The report released last month by Education Week magazine said 41 percent of Alaska GED candidates in 2004, the latest data available, were 16, 17 or 18 years old. Only five states had higher rates than Alaska.

In the last 12 months, 726 people signed up in the Fairbanks area to take the GED, according Adult Learning Programs of Alaska, an agency that administers the test. Of those, 228 were 18 years old and younger.

The GED was developed in 1942 to help World War II veterans finish high school and get back into civilian life. A few years later, it was offered to civilian adults and is now offered in all 50 states.

Adult high school dropouts still make up the largest number of test takers.

Rebecca Morse, ALPA executive director, said the usual GED candidate in Fairbanks is 35 to 45 years old. Many have been performing manual labor and want to change jobs requiring additional academic background.

"Lots of people will come in and say, 'I'm doing it because I want my children to know how important it is to complete school,"' Morse said.

Morse said she has been surprised at the number of teenagers taking the test.

"The GED was always meant to be a measurement at a certain point in an adult's life, not a 16-year-old's life," she said.

Some Fairbanks teenagers are choosing to take the GED because they want to finish high school early.

During the 2004-2005 school year, 52 teenagers chose to leave high school in Fairbanks to take the GED tests. Alaska law requires 16- and 17-year-olds to have a parent's permission and be officially withdrawn from school before they can attempt to earn a GED.

Superintendent Ann Shortt does not see students opting to take the GED rather than finishing high school as a major problem.

"For some students it probably makes sense for them to get their GED," she said.

She would encourage students considering the GED option to think hard about their goals.

"My hope would be that students are making good decisions so that they have a future," Shortt said.

The GED was not intended to replace a high school diploma.

"Can you get to the same place (with a GED)? For the most part, yes," Morse said. "But it will take you longer to get there."

According to the American Council on Education, the independent organization that administers GED tests, more than 95 percent of U.S. universities and colleges will accept students with GED credentials.

The University of Alaska Fairbanks admits GED holders, though not necessarily to a full degree-seeking program, said Mike Earnest, associate director of admissions. Admission to a four-year degree at UAF requires students to have completed certain classes in high school. Applicants with a GED, Earnest said, cannot verify that they have completed those required core classes in high school.

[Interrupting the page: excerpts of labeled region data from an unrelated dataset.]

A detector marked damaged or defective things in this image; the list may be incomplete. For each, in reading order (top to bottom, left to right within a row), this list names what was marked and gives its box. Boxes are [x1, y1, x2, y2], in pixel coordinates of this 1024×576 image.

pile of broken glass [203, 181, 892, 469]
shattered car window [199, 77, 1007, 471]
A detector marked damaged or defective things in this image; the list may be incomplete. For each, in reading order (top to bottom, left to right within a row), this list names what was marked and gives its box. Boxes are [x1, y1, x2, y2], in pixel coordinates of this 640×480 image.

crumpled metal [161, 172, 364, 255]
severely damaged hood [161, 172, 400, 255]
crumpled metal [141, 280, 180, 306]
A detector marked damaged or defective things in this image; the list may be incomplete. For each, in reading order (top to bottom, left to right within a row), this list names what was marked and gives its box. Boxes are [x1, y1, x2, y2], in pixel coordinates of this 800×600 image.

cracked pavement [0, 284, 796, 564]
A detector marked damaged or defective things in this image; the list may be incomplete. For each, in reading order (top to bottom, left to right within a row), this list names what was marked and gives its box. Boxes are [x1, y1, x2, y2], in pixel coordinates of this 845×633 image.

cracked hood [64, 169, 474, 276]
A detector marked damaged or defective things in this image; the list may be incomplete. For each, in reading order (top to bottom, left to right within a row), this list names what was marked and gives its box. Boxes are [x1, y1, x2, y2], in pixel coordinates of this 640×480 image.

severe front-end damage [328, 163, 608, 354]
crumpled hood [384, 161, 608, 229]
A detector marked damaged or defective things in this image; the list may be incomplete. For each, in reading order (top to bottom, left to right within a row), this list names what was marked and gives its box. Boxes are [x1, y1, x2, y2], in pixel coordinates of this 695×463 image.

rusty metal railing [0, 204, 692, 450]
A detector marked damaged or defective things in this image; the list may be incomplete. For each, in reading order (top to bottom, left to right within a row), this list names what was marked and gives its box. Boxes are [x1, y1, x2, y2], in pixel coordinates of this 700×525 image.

They can enroll as a non-degree-seeking student or in a two-year associate's or certificate program and then apply for a four-year program later after they have a few college classes, Earnest said.

Some colleges are more restrictive. Boise State University in Idaho admits GED holders as students on a provisional basis. If they do not complete a battery of core classes within three semesters after enrolling, they will be removed from their degree-seeking program and denied access to financial aid.

Of the 60 percent of GED test takers who say they intend to further their education and the nearly 50 percent who enroll at a college or university, only 10 percent actually earn a degree, according to findings released in a new report from Jobs for the Future, a Boston-based nonprofit agency.

Military service is also restricted for those with GED credentials.

The Air Force allows, under normal circumstances, just 1 percent of their recruits each year to be GED holders, but they must score higher on the Armed Services Vocational Aptitude Battery tests than a high school graduate. High school graduates can join the Air Force when they are 17, with a parent's permission, but those with GEDs must wait until they are 18.

The Army, Navy, Marines and Coast Guard all have similar requirements, according to their Web sites. Army recruits with only a GED under their belts are ineligible for enlistment bonuses.